Сватеев слышал вчера на улице, как один рыбак сказал другому: «Беру в лодку транзистор, пускаю музыку — хорошо ловится кета. Выключаю — обходит сетку. Думаю, рыба тоже музыку любит». Все правильно. Сначала «Аннушка» стала летать сюда, техники прибавилось, потом — запрет на вольный лов лосося… Раньше пароход-снабженец раз в год наведывался. Теперь без подвесного мотора никто по Сутиму не плавает. Цивилизация погромыхивает, дымит бензинчиком и в этом дальнем уголке.
— А вы напрасно с ружьецом по бережку, — озабоченно задвигался Севрюгин. — Ничего такого не подстрелите. Куличишки перед холодами в табунки собираются, да и то жиденькие… Вы, значит, вот что: пойдите по бровке мари, по стланику. Там рябчишки попадаются, на брусничнике.
Сватеев кивнул расторопному завхозу, которого явно томила беседа — в сетке трепыхалась кета, а бригада дружно облепила костер, даже самый маленький перестал хныкать, — кивнул мальчишкам, пообещав всех их сфотографировать, пересек завалы плавника, поднялся на сухую мшистую бровку мари, слыша позади короткие, деловые команды завхоза.
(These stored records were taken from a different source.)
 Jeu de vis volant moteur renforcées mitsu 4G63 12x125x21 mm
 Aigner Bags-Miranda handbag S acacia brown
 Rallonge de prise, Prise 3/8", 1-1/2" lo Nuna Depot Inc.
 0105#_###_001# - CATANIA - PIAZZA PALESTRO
Бугры были осыпаны поспевающей брусникой, кое-где она так плотно устилала ягельник, что походила на яркие, свежие, кровавые покрывала. Ветки кедрового стланика свисали от тяжести шишек, коричневых, еще липких. Сватеев вспомнил, что их можно варить или печь в костре, они станут мягкими, когда выплавится смола. Сорвал несколько штук, положил в ягдташ.
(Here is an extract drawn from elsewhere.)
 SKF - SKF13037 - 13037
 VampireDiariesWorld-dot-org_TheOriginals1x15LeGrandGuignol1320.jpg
На каком-то из этих бугров Алешка Сватеев едва не наступил на змею… Отец дал ему заряженное ружье, приказал по бровке подкрасться к куличной стае, спугнуть и выстрелить в гущину. Алешка побежал, не чуя босых ног, и вдруг — пятнистая гадюка вскинула из брусничника голову, зашипела, мелькнув черным раздвоенным языком. Алешка перепрыгнул змею, но спугнул куликов. Отец невесело посмеялся, огорчась нерасторопностью сына, сказал: «В разведчики не годишься». Алешка стерпел, промолчал о змее, чтобы не выказать только что пережитого страха.